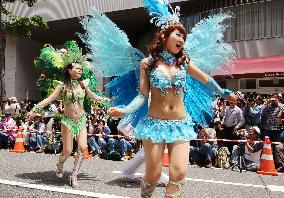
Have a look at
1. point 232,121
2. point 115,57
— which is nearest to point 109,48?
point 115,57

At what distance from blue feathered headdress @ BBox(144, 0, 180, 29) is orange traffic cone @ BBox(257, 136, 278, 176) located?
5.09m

+ + + + + + +

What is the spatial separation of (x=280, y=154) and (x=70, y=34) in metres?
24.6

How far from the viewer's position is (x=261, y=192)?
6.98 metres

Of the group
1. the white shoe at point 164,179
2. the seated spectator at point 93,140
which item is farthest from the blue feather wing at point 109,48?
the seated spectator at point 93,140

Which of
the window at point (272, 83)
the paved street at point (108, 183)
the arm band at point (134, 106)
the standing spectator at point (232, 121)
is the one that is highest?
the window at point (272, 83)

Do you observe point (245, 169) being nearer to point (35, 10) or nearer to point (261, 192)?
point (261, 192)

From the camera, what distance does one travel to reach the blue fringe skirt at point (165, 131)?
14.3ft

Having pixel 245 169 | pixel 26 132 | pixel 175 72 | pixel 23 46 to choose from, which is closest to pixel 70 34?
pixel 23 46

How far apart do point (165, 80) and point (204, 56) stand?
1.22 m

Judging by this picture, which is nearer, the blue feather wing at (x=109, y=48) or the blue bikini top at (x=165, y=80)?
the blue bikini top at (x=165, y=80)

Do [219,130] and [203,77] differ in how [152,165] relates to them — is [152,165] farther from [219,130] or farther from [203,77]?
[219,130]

+ + + + + + +

What needs to be done » Filter the data above down to the lines that contain the word "spectator", treating uppercase and lowercase as different.

Correct result »
2. the seated spectator at point 93,140
the seated spectator at point 93,140
the standing spectator at point (232, 121)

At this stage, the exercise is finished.